Court denies Donald Trump’s bid to pause $454m penalty in civil fraud case

Donald Trump in civil trial court

Donald Trump must post a bond to cover the full $454m penalty while he appeals against the judgment in his New York civil fraud trial, a court has ruled.

Mr Trump’s lawyers had argued he would “suffer irreparable harm” if forced to pay the entire sum and that he was prepared to post a $100m (£79m) bond.

The judge did pause a three-year ban on him seeking loans from New York banks – which could help him secure the bond.

New York’s attorney general has vowed to seize his assets if he doesn’t pay.

Mr Trump’s lawyers have not immediately responded to the appeals court’s ruling.

The order issued on Wednesday requires Mr Trump to pay the full amount, which stems from his misrepresenting of his property values, in the coming weeks.

In a filing on Wednesday, Mr Trump’s lawyers said the “exorbitant and punitive amount of the judgment coupled with an unlawful and unconstitutional blanket prohibition on lending transactions would make it impossible to secure and post a complete bond”.

They also said a $100m bond coupled with Trump’s “vast” real estate properties and oversight by a court-designated monitor for the Trump Organization, should be sufficient to secure the full sum.

But their motion, which was opposed by Attorney General Letitia James, failed to convince appeals court Associate Justice Anil Singh.

But Judge Singh did agree to pause part of the judgement that prohibits Mr Trump and his sons from conducting business in the state, effectively leaving them at the head of the Trump Organization.

The penalty will keep accruing interest by at least $112,000 per day if he refuses to pay.

Ms James had asked the appeals court to deny Mr Trump’s request.

“There is no merit to defendants’ contention that a full bond or deposit is unnecessary because they are willing to post a partial undertaking of less than a quarter of the judgment amount,” the attorney general’s office said in a filing.

“Defendants all but concede that Mr Trump has insufficient liquid assets to satisfy the judgment: defendants would need ‘to raise capital’ to do so.

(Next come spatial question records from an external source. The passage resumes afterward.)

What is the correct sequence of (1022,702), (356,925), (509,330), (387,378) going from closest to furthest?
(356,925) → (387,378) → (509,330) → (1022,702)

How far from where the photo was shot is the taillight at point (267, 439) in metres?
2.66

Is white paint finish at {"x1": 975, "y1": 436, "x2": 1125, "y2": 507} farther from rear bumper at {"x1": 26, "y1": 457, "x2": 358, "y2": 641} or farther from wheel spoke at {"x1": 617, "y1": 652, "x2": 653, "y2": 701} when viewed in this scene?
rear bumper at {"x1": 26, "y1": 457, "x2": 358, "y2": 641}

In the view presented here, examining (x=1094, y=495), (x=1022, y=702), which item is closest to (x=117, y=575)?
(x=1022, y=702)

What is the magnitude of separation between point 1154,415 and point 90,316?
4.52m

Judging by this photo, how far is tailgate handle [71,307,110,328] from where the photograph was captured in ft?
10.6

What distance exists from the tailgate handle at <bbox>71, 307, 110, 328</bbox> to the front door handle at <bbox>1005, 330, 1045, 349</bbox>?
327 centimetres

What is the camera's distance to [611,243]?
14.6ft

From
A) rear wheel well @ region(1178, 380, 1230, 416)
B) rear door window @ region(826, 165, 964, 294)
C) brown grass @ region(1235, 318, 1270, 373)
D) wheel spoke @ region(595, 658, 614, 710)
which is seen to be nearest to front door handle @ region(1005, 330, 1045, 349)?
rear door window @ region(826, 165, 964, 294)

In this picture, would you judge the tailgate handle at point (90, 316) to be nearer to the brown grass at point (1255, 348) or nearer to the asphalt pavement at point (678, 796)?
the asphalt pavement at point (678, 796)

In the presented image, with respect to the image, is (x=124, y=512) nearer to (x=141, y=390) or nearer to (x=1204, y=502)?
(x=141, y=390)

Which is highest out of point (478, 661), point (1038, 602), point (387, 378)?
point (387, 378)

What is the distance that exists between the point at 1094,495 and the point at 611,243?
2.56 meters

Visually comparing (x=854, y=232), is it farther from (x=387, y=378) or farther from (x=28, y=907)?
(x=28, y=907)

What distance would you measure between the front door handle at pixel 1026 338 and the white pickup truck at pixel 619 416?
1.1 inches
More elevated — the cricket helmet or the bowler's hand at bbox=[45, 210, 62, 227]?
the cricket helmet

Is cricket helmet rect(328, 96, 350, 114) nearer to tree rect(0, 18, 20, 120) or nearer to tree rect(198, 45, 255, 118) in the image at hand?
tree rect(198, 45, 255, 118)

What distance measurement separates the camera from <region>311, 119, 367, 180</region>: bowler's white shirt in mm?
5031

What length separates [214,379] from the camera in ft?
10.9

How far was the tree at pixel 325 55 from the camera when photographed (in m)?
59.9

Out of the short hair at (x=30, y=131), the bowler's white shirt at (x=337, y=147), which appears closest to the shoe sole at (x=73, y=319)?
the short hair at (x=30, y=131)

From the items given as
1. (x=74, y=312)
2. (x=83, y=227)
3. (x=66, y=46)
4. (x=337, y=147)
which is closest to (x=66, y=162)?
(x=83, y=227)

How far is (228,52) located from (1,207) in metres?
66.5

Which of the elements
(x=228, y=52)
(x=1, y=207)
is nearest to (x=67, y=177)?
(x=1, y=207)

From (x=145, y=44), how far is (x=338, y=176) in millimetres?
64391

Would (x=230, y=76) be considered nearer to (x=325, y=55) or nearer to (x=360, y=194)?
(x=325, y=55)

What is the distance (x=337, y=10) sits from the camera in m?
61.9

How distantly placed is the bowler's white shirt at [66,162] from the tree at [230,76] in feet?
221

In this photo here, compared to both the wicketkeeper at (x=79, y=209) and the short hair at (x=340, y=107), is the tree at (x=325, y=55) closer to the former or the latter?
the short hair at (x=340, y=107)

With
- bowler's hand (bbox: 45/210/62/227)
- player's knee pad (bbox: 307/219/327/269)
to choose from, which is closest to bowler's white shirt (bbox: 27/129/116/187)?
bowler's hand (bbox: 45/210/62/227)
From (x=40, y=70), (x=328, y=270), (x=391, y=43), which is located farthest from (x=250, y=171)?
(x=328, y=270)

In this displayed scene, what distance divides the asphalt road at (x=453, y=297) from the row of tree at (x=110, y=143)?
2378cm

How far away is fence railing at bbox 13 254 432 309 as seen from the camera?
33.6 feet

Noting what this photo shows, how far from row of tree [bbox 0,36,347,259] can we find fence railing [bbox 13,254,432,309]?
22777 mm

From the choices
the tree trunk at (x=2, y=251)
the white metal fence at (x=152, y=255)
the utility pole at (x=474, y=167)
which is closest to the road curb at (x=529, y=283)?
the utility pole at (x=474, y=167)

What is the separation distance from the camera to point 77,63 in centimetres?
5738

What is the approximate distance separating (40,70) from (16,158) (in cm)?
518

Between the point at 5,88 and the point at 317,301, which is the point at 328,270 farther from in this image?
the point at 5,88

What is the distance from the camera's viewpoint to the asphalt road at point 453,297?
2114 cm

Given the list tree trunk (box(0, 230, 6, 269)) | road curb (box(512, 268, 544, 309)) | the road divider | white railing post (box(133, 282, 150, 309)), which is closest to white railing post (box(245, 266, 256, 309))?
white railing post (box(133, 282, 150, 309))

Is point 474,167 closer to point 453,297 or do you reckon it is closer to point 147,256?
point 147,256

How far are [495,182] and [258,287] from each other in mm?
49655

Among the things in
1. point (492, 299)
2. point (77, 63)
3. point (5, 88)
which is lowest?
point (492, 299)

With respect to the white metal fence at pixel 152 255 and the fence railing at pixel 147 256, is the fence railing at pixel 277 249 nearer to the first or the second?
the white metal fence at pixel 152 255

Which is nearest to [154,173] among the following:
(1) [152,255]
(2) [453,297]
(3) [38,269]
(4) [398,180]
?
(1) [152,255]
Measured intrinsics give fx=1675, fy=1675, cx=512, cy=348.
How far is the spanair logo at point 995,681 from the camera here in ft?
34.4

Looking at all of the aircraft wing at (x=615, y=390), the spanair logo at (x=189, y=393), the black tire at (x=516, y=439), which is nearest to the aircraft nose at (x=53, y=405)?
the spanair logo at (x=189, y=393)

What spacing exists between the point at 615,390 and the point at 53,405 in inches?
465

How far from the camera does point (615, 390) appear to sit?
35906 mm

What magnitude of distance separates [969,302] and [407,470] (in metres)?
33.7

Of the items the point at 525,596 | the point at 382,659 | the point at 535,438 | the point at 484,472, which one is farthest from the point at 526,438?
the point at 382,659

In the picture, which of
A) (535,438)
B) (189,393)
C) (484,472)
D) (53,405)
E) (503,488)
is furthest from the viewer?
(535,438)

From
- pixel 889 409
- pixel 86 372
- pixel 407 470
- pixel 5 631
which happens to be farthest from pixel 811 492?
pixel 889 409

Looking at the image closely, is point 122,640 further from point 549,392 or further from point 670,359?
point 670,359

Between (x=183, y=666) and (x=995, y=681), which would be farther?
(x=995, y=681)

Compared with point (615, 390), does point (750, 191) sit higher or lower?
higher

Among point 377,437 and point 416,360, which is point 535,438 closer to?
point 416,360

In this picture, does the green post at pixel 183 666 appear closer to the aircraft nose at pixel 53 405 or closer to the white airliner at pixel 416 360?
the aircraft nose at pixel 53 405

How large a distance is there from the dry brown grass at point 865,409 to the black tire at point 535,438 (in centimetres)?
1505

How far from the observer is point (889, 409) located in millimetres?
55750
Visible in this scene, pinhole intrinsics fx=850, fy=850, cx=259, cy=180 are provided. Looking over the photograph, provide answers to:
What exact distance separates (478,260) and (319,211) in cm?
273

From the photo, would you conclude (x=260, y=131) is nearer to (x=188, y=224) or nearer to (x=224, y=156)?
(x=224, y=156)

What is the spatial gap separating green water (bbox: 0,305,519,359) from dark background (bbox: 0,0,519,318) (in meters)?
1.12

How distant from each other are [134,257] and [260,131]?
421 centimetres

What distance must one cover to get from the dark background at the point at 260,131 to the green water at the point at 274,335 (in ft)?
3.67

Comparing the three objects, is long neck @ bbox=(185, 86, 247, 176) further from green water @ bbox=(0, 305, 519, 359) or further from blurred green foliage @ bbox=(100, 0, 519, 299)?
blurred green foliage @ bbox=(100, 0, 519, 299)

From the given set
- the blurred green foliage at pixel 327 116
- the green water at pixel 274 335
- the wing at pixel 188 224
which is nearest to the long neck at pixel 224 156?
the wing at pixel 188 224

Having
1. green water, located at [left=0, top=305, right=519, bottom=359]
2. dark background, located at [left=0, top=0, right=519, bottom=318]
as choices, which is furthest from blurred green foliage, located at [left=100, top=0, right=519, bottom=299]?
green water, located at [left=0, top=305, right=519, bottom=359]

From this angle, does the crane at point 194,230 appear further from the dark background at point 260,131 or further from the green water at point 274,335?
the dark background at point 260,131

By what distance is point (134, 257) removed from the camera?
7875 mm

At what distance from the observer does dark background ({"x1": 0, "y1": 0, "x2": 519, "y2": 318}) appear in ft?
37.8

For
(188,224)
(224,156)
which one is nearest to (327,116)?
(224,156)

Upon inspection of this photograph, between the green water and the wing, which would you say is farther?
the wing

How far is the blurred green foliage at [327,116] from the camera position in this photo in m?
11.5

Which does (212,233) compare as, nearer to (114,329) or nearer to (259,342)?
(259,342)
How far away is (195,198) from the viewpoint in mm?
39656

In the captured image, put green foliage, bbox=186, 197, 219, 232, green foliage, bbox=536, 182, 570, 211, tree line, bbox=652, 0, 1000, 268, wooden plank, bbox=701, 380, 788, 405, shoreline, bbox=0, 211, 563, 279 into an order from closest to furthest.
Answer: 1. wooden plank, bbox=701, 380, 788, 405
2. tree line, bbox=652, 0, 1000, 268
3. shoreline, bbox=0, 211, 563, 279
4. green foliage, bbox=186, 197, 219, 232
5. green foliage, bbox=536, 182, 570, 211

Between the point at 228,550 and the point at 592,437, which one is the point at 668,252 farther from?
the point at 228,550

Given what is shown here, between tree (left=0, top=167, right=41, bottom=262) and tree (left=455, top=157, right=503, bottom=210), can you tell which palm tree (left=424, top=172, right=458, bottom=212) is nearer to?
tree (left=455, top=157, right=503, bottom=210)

These are precisely the circumstances for which a full bond or deposit is necessary.”

Last week, Ms James told ABC News: “If he does not have funds to pay off the judgment, then we will seek judgment enforcement mechanisms in court, and we will ask the judge to seize his assets.”

According to a Forbes estimate, Mr Trump is worth about $2.6bn. Though it is unclear how much cash he has on hand, he testified last year he has $400m in liquid assets.

In addition to paying penalties for business fraud, the ex-president was also ordered to pay $83m last month after losing a defamation case to E Jean Carroll, a woman he was found to have sexually abused.

Meanwhile, Judge Arthur Engoron, who issued the judgement that Mr Trump is seeking to overturn, was involved in a hazardous substances scare on Wednesday. Court staff opened an envelope containing a powdery substance addressed to him, officials say.

Preliminary testing “showed it was negative for hazardous substances”, Al Baker, a court spokesperson told the BBC. Judge Engoron did not have any exposure to the letter.